• [Text section]
====

1992. SSC, Colombo. The final day of the first Test of Australia's tour of Sri Lanka. The hosts were set a target of 181 in 58 overs. At 127 for 2, they were on the cusp of their first Test win against Australia. Allan Border, Australia's captain, had won only one Test in the subcontinent in his career. He threw the ball to rookie Shane Warne, playing his third Test - a match that proceeded to turn so comprehensively, Border called it the "greatest heist since the Great Train Robbery".
Arjuna Ranatunga won the toss and asked Border to bat. It was Sri Lanka's first home Test since New Zealand's 1987 tour was aborted after a bomb blast at the Pettah bus station in the heart of Colombo. Going into the first Test, Sri Lanka were positive, having won the first ODI two days before.
Asanka Gurusinha 1992-93 was a big season, with many international sides coming to Sri Lanka. Australia was a tough tour, so to win the first ODI was a shot in the arm for us. There was no pace in the wicket and it assisted seam movement.
Australia's first innings was underwhelming. Their batsmen fell to Sri Lanka's medium-pace bowlers. If not for Ian Healy's grit, patience and ability to bat with the tail, Australia would have ended up with far less than 256.
Chandika Hathurusingha It was my fourth Test match. A few overs before the lunch break, Arjuna asked me to bowl. I forced a nick off Mark Taylor but it was dropped in the slips. Once we were back in the dressing room, Ranjan Madugalle, one of the Sri Lankan selectors, jokingly said that perhaps something was wrong with the pitch, considering I had managed to get an edge off a top-order batsman. I said that if I got another opportunity, I will show what I can do.
We used Grays Cavalier balls in those days, which had a prominent seam, and I got some good movement. After the break Arjuna gave me the ball, which was a surprise. A bigger one was when I got four wickets immediately. David Boon tried to drive through the empty cover region but was caught by [Champaka] Ramanayake at wide mid-off. Dean Jones did not offer a shot and was lbw when the ball seamed back in. Mark Waugh was caught at the wicket when the ball moved the other way. It wasn't just the batsmen who were clueless. Even I was not sure which way the ball was moving.

====

• [Your tasks]
A – Name every Australian player mentioned in the cricket account.
B – In the cricket account, rewrite the passage that opens with the words "Asanka Gurusinha 1992-93" and closes with "assisted seam movement.", changing "tough" to "hard".

====

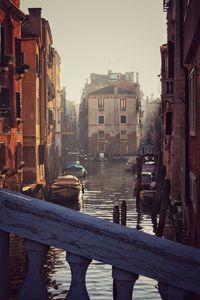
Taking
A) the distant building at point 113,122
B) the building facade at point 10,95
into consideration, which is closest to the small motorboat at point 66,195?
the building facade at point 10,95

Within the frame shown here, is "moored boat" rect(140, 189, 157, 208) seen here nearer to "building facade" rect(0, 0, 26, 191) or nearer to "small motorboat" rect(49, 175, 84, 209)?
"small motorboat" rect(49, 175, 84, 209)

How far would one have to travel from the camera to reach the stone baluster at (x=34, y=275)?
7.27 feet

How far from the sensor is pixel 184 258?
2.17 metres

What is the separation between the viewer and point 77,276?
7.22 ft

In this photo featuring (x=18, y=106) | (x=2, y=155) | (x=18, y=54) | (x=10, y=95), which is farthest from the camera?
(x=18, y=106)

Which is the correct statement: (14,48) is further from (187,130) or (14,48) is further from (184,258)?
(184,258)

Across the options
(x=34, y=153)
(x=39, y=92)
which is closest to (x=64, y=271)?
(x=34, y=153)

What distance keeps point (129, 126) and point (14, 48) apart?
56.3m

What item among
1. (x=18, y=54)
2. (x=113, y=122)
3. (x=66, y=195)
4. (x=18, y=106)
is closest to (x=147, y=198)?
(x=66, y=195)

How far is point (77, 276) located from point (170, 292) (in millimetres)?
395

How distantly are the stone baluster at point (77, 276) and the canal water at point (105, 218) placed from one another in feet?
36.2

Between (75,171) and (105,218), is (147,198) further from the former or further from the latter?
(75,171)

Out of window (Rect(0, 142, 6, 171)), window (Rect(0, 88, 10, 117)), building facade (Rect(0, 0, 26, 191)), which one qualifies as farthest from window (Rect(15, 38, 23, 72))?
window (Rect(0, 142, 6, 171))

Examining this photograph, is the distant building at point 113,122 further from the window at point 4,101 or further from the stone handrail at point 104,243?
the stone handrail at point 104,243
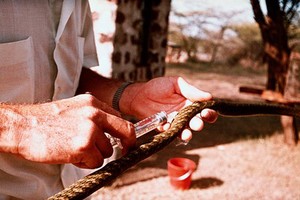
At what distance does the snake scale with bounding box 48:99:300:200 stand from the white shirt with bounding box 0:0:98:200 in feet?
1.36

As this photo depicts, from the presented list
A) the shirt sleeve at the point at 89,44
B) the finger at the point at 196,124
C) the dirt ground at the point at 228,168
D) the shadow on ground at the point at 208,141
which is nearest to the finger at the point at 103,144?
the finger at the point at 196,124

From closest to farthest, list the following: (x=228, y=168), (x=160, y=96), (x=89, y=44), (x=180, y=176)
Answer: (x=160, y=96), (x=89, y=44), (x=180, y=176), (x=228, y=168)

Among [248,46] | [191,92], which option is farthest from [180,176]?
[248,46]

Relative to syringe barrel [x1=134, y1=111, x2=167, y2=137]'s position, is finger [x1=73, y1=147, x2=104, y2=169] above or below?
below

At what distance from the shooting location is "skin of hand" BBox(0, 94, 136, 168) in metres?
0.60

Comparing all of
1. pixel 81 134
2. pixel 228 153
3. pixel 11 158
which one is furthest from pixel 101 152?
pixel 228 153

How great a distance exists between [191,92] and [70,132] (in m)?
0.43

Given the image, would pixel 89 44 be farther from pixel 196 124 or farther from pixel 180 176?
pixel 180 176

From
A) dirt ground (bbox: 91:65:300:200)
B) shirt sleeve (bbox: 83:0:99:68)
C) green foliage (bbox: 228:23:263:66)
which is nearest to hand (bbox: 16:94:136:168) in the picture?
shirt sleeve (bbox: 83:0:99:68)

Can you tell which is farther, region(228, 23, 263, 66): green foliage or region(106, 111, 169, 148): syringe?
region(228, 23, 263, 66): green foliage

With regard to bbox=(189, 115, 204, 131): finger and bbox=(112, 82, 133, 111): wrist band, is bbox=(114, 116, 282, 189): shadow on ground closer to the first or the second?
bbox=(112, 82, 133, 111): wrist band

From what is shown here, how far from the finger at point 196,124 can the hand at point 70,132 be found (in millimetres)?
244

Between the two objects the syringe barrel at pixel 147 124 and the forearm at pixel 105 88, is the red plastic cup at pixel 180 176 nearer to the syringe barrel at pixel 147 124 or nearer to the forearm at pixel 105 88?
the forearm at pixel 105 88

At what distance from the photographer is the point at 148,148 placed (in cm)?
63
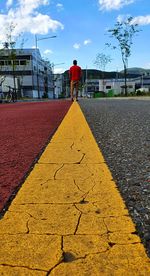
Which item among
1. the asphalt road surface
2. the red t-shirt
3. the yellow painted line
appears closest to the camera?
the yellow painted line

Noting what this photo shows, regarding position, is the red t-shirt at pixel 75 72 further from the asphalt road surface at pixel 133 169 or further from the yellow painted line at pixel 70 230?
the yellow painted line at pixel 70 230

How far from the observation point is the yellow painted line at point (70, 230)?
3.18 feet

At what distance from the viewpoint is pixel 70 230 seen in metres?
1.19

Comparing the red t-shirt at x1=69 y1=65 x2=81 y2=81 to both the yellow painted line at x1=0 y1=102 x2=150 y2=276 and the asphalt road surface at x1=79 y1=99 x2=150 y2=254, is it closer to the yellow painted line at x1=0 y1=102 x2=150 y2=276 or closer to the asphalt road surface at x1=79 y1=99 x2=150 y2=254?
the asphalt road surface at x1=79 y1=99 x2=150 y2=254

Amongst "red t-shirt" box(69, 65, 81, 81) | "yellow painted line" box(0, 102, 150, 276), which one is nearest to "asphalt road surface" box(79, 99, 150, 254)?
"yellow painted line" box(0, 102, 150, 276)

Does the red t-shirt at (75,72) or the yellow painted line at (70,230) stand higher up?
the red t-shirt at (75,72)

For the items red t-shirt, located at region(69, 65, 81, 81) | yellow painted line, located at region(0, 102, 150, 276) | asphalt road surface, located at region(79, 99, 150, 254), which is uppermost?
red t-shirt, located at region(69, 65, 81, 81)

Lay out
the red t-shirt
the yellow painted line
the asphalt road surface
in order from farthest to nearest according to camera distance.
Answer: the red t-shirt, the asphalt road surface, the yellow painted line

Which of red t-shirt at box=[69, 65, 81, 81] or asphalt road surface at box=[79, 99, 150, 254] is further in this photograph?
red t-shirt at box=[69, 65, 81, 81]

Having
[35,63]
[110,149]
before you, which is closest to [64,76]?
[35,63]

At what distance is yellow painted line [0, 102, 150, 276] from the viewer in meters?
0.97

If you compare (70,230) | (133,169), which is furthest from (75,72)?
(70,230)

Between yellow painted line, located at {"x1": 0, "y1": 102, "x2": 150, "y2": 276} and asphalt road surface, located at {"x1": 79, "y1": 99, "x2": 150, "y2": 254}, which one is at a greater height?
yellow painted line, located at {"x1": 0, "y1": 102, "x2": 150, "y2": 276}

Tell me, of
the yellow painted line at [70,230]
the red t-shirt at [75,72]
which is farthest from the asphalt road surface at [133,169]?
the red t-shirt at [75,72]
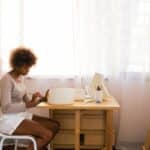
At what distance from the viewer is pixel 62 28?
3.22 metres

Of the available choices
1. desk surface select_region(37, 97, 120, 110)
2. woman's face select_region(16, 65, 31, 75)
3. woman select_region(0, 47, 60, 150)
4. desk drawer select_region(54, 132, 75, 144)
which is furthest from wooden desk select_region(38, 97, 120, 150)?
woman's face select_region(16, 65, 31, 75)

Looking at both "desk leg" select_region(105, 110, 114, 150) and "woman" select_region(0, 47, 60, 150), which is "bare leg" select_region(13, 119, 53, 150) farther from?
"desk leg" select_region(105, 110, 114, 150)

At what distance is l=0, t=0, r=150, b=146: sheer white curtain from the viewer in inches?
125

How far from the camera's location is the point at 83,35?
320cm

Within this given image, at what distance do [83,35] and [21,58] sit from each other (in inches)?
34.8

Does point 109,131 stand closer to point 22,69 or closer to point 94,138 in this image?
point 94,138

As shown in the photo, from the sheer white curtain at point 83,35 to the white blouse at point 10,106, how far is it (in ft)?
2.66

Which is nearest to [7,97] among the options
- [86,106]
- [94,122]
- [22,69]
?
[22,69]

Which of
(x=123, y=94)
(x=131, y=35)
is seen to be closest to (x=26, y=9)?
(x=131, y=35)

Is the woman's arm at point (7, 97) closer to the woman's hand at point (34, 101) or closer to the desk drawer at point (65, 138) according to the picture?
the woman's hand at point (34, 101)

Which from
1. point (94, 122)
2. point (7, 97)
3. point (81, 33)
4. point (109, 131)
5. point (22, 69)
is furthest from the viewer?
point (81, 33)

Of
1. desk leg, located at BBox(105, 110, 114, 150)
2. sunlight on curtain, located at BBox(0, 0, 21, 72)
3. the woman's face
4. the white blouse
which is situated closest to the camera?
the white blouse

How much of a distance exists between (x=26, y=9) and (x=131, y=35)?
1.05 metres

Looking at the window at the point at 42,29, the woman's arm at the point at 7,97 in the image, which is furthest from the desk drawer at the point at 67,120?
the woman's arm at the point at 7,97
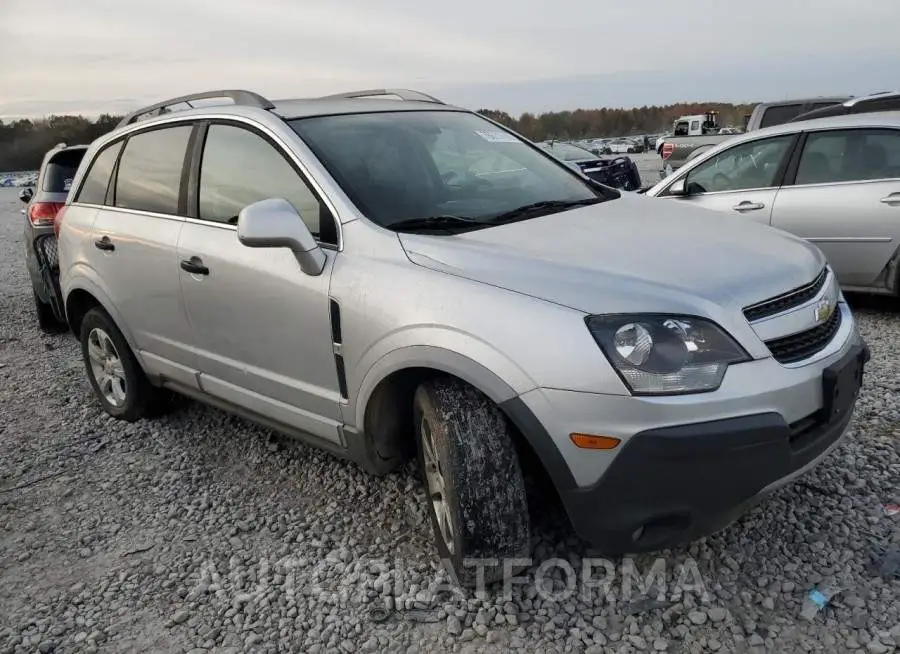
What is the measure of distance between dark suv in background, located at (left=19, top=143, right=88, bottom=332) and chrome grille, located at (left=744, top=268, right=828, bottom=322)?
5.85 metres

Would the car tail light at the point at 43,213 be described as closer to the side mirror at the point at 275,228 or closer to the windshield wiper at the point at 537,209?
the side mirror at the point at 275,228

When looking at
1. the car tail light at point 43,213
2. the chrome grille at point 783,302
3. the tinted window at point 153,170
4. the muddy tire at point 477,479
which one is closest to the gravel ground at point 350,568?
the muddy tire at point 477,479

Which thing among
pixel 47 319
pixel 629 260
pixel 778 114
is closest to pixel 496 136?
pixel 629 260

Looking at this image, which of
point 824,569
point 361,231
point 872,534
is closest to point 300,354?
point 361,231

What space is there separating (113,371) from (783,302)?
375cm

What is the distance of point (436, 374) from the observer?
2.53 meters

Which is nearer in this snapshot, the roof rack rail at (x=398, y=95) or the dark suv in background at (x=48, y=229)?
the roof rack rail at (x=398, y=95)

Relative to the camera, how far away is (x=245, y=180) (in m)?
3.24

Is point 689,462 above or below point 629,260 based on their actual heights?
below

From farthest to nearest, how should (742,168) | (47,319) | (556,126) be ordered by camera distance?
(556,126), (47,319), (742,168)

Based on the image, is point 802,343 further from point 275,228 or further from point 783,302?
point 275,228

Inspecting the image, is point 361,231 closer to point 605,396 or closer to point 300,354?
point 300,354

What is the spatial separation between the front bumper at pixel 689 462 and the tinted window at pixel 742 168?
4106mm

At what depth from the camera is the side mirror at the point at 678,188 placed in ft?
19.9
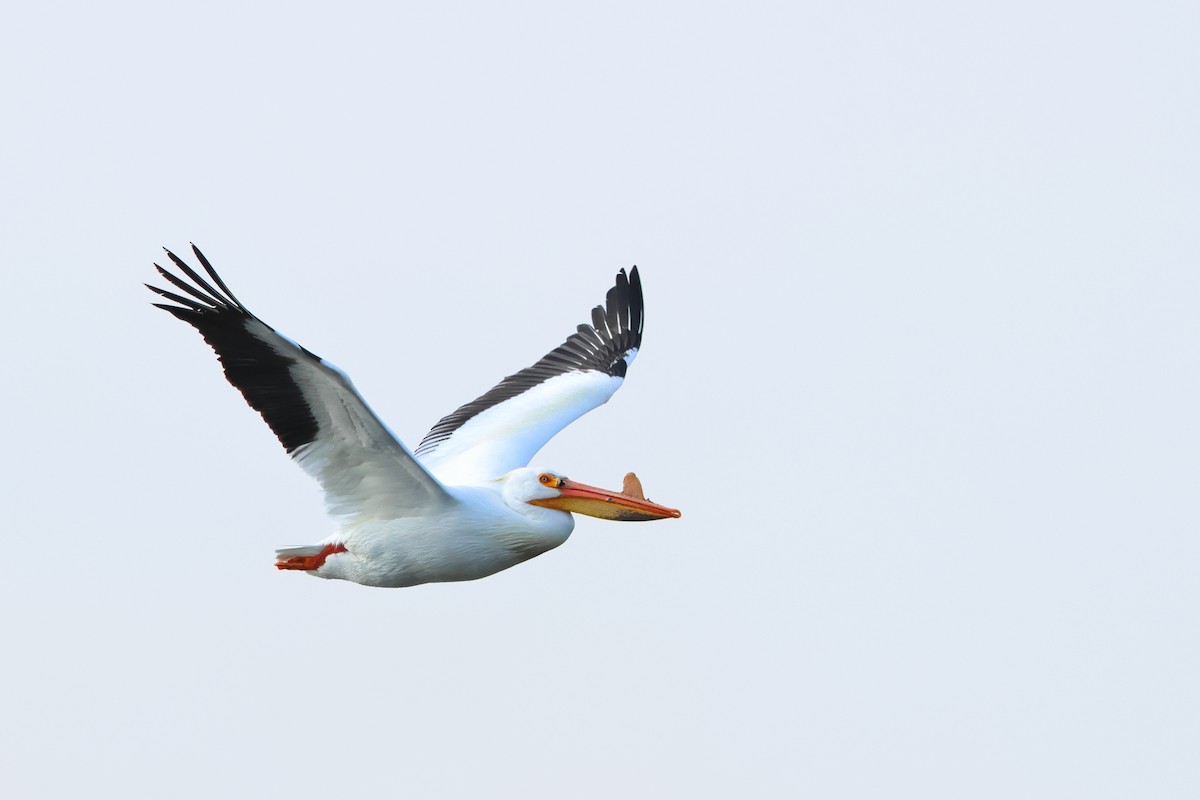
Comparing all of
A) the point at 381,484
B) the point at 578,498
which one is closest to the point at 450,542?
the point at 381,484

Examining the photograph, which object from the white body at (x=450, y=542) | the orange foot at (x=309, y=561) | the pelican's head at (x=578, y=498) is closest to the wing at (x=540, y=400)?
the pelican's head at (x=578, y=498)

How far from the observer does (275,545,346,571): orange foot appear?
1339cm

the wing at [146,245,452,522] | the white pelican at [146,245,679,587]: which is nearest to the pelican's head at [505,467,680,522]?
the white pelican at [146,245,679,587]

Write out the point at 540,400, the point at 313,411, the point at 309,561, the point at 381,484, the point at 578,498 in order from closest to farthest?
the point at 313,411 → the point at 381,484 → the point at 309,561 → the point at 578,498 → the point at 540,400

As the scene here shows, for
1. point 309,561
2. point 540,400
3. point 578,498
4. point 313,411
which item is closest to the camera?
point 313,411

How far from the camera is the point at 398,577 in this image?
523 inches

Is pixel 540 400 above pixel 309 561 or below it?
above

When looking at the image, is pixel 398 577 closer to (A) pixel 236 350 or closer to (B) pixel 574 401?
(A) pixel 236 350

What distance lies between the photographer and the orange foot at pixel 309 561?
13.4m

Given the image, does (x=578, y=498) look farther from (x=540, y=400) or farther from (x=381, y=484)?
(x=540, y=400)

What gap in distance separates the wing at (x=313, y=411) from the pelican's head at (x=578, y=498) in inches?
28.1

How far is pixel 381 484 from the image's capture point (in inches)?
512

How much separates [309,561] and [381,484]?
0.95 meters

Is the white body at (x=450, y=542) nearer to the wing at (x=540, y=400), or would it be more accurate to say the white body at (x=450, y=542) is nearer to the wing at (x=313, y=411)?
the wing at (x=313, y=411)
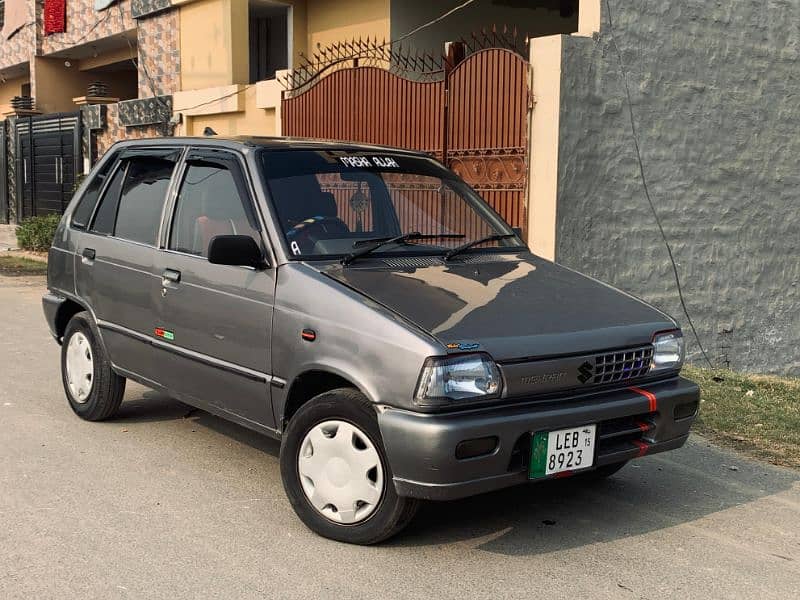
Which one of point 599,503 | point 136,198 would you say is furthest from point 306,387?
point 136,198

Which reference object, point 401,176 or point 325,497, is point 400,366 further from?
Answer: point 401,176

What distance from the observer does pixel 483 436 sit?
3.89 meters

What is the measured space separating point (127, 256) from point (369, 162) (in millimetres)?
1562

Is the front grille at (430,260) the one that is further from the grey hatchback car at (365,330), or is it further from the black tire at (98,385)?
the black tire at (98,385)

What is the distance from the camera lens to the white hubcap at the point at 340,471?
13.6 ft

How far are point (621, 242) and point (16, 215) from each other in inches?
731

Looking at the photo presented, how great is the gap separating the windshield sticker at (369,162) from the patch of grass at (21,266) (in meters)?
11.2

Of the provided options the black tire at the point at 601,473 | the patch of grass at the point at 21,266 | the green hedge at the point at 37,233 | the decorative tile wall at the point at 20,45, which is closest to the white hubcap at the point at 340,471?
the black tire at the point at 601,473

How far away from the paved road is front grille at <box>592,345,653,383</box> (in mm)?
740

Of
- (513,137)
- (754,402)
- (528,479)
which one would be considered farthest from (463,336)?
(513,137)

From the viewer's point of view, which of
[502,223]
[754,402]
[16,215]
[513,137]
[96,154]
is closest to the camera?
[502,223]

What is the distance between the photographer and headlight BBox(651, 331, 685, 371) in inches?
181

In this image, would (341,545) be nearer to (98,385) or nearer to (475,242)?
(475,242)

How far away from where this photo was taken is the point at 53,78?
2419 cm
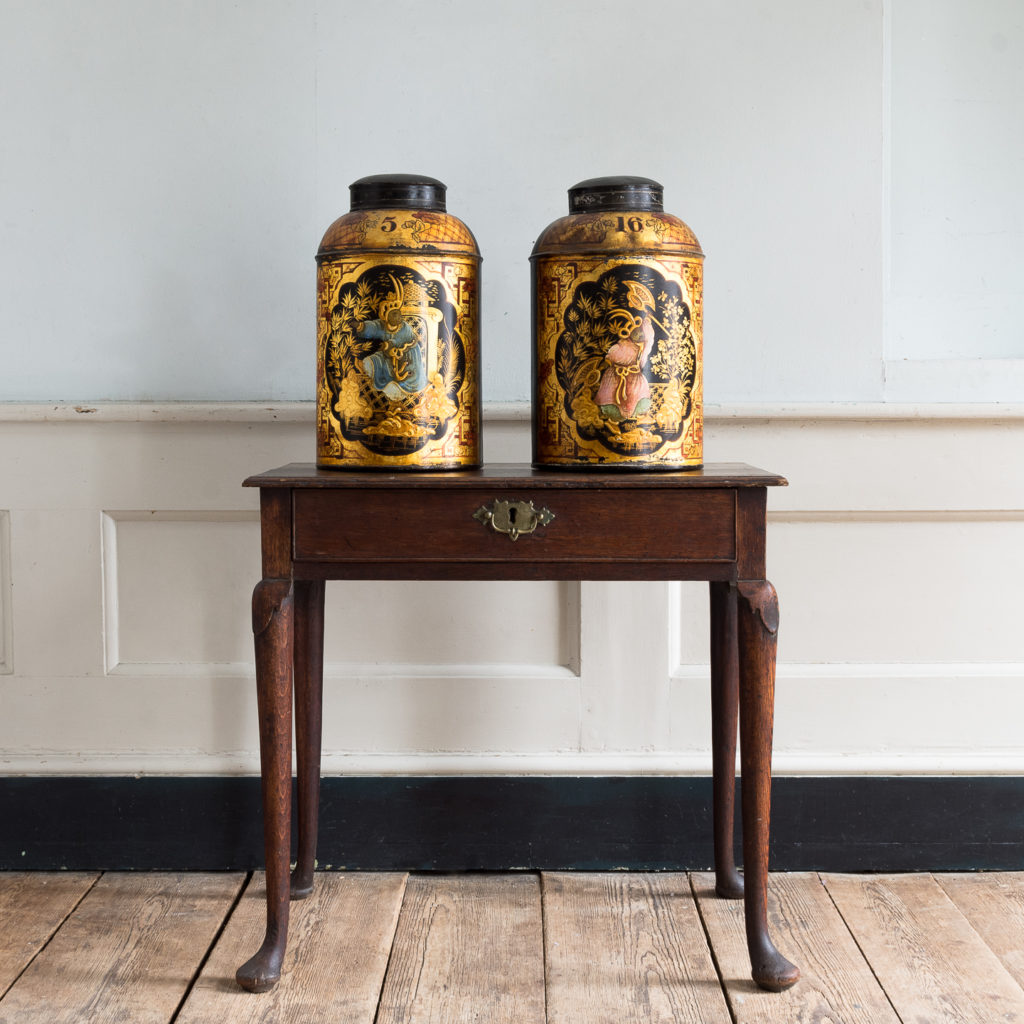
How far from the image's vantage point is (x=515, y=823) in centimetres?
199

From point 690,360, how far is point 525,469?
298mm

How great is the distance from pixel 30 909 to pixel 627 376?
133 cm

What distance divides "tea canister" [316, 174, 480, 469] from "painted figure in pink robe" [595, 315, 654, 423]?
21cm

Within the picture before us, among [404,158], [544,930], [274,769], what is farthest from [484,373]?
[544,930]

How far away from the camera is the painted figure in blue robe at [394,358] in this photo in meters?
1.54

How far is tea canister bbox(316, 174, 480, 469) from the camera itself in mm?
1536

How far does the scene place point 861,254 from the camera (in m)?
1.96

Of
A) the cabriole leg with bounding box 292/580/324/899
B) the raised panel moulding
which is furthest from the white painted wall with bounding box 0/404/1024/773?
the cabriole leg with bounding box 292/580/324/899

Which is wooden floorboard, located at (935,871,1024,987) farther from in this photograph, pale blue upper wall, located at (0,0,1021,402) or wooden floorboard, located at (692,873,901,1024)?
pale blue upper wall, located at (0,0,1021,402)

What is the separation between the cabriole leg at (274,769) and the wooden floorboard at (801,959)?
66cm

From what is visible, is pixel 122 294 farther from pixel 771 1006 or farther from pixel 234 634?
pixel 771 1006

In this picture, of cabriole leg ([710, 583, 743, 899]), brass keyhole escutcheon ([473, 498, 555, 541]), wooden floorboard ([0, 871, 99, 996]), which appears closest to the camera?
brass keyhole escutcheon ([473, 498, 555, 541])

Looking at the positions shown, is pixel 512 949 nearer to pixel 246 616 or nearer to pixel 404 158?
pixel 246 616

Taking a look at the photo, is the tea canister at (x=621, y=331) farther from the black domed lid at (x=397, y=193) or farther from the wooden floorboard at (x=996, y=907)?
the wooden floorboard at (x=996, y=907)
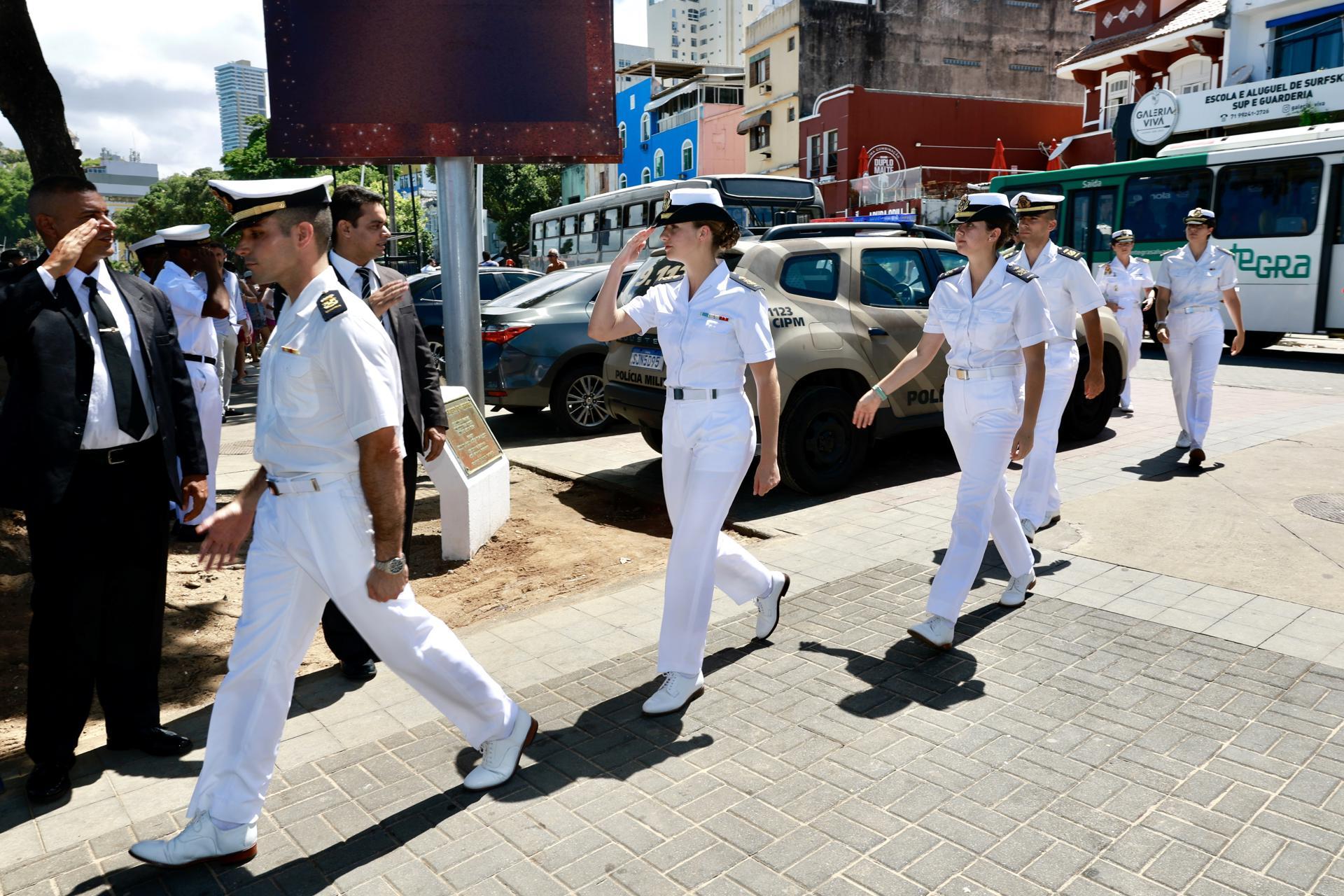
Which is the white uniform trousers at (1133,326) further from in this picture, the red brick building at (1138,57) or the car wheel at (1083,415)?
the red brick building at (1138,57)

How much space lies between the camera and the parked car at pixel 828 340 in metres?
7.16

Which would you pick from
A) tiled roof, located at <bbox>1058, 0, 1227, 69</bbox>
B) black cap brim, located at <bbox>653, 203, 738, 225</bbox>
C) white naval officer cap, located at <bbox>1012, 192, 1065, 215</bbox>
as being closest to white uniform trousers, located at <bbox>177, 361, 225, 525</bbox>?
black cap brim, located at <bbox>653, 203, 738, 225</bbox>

====

• [Results in order]
A – Allan Border, Shane Warne, Ian Healy, Mark Taylor, David Boon, Dean Jones, Mark Waugh

B –
Asanka Gurusinha 1992-93 was a big season, with many international sides coming to Sri Lanka. Australia was a hard tour, so to win the first ODI was a shot in the arm for us. There was no pace in the wicket and it assisted seam movement.